The Software Side of Robotics

This episode of the TWIML AI Podcast features Nikita Rudin, co-founder and CEO of Flexion Robotics, a Switzerland-based startup working at the intersection of AI and robotics. What’s notable is that Flexion isn’t a hardware company - they’re focused on software and integration, partnering with hardware manufacturers to bring intelligence to physical robots.

The conversation provides a clear breakdown of how modern robotic AI systems are structured, and it’s one of the most informative explanations I’ve come across.

The Hierarchy of Models

Flexion’s approach uses a hierarchy of AI models, each handling a different level of abstraction:

1. Vision-Language Models (VLMs) for Task Planning

At the top level, they use off-the-shelf VLMs - models like Gemini or GPT-5 - for high-level task orchestration. When you give a robot a command like “open the fridge and get me a bottle of water,” the VLM breaks it down into granular sub-tasks:

This task decomposition is where general-purpose AI models excel.

2. Vision-Language-Action (VLA) Models

Once you have these smaller tasks, they become inputs to a custom-trained Vision-Language-Action model. This is where Flexion’s proprietary work comes in. Given a specific task, the VLA model predicts the sequence of movements a robotic instrument must perform to complete it.

3. Low-Level Controllers

At the bottom of the hierarchy are whole-body trackers and locomotion controllers that translate high-level movement commands into actual motor signals.

The Sim-to-Real Gap

Here’s where it gets challenging. The VLA models are trained using simulation data - 3D environments where robots can practice tasks millions of times without physical wear or safety concerns. But the real world is messy.

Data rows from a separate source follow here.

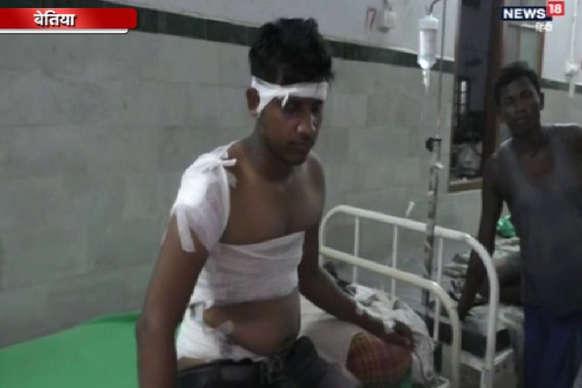 VIDEO : बेतिया में अपराधियों ने युवक को मारा चाकू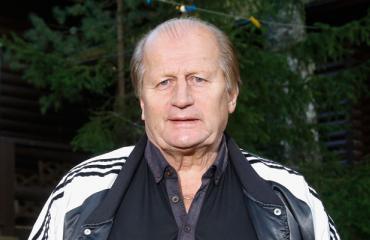 Juhani Tamminen vei Seiskan mökilleen.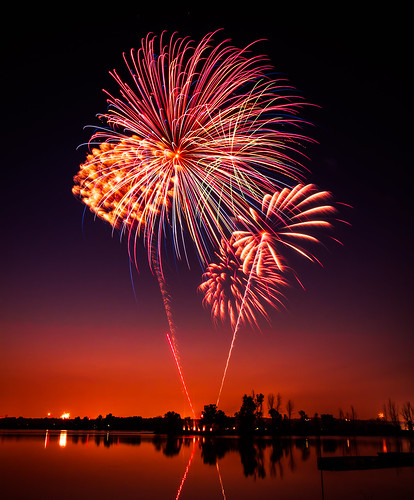 colors canon cool fireworks boom 7d uncool 4thofjuly fireworksshow cool2 fav10 cool5 cool3 cool6 cool4 cool7 uncool2 cool8 iceboxcool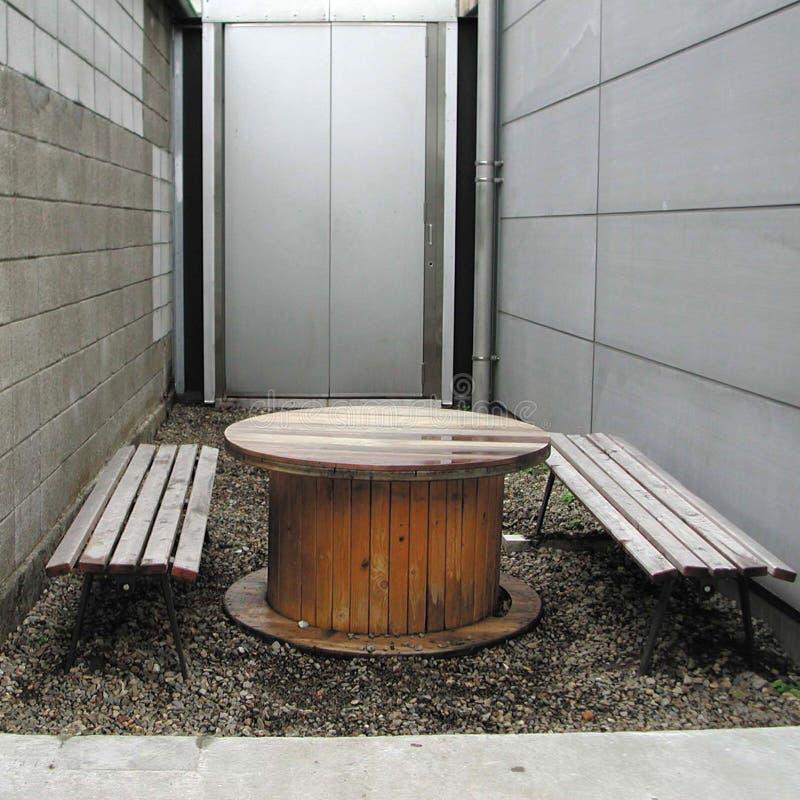 Ξύλινοι πίνακας και καρέκλες στοκ εικόνες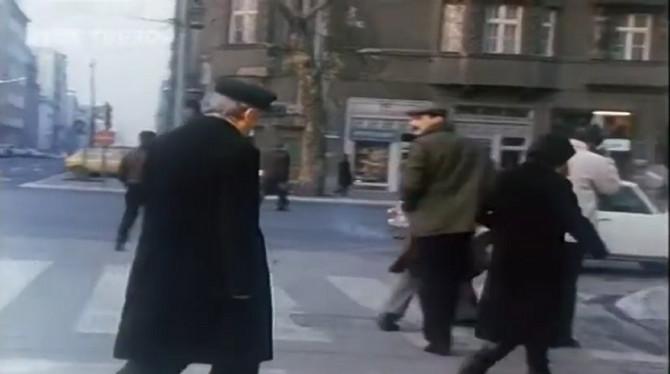 Duško Radović u šetnji Beogradom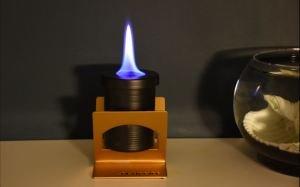 Line flame masaüstü şömine modeli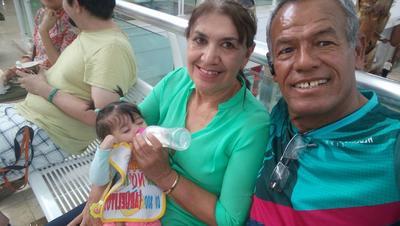 13042017 Emma, Yolanda y Carlos Bernardo.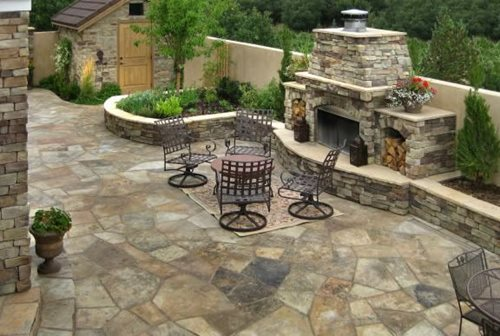 How to Install Flagstone - Landscaping Network on Flagstone Backyard Patio id=86999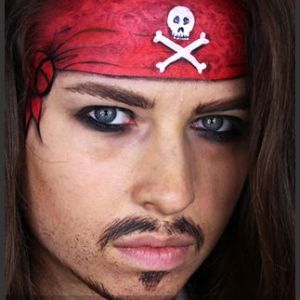 Face-painting-pirate-design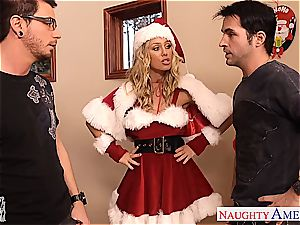 fantastic Nicole Aniston wants to make both their sausages feel fine for Christmas
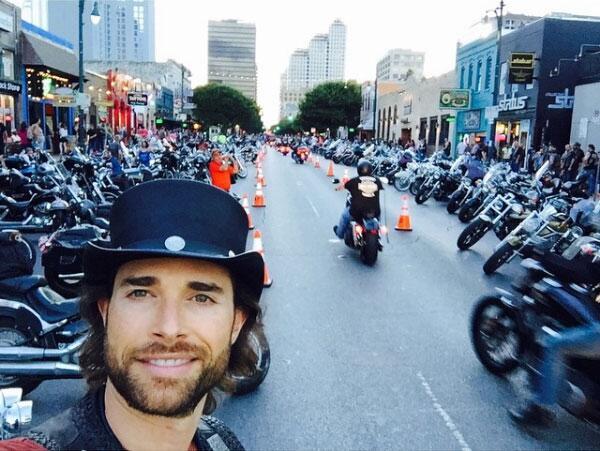 Sebastian Rulli y las motos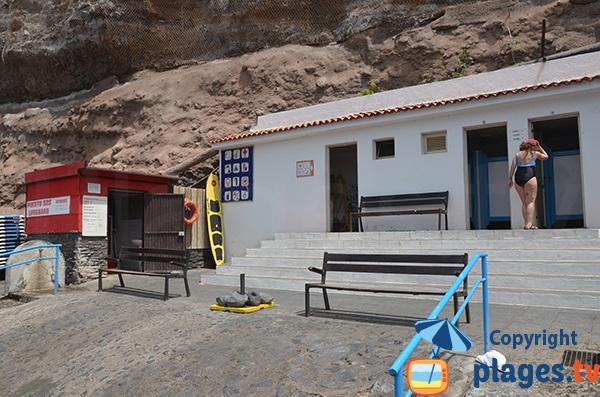 Poste de secours de la plage de Los Guios - Los Gigantes à Tenerife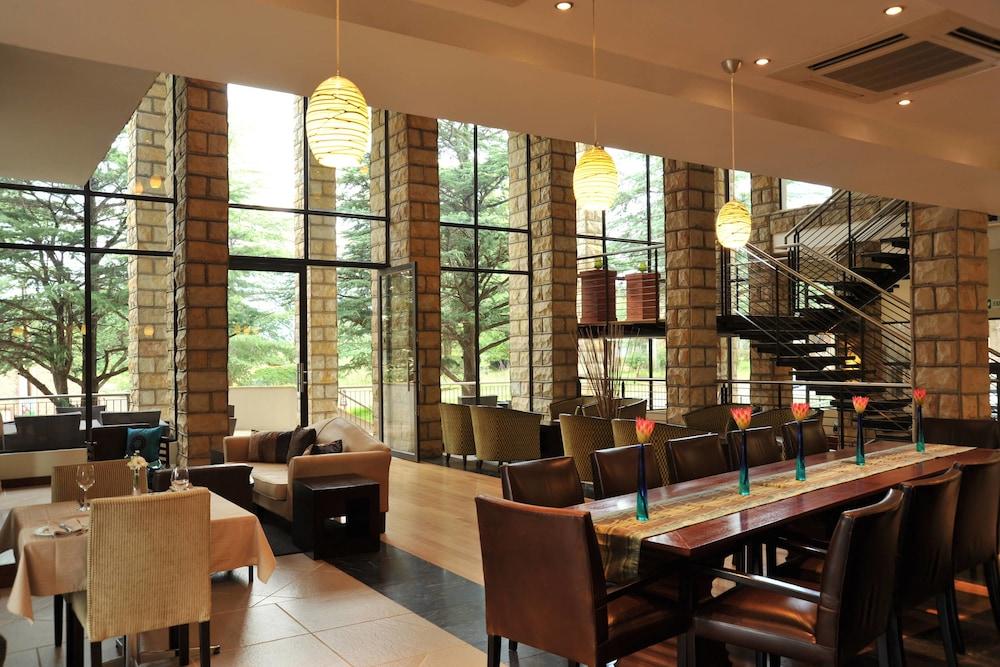 프로테아 호텔 바이 메리어트 클라렌스(Protea Hotel by Marriott Clarens) Hotel Image 56 - Restaurant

The “sim-to-real gap” refers to the differences between simulated environments and actual physical reality. Lighting varies, surfaces have unexpected textures, objects don’t behave exactly as modeled. This perception gap remains one of the core challenges in deploying trained models to physical robots.

Flexion is also exploring “real-to-sim” approaches - using real-world data to refine simulation parameters and achieve higher fidelity training.

The Hot Take: No Valuable Work Yet

One of the more provocative claims in this episode: none of the humanoid robots to date actually perform valuable work. This means work done autonomously, without hindering humans, while coexisting safely in the same environment.

This feels like an insider perspective, and it rings true. What we’ve seen so far are impressive demos and a lot of hype. Progress is being made, but there’s a significant gap between choreographed demonstrations and robots that can be deployed for real productive tasks.

Hardware-Software Partnership

What struck me most was how Flexion approaches the hardware question. Rather than trying to build robots themselves, they leave that to the hardware experts. Instead, they focus on building software that integrates tightly with existing hardware platforms - forming partnerships and close collaborations with equipment manufacturers.

This division of labor makes sense. The robotics space is complex enough without trying to solve both hardware and software challenges simultaneously.

The Takeaway

Getting anything to work in the physical world is fundamentally harder than getting a model to operate a browser or generate text. The variability and randomness in real environments is immense. But the hierarchical approach - using general-purpose VLMs for planning, custom VLA models for action, and specialized controllers for execution - provides a clear framework for how the field is tackling these challenges.

We’re not there yet, but the path forward is becoming clearer.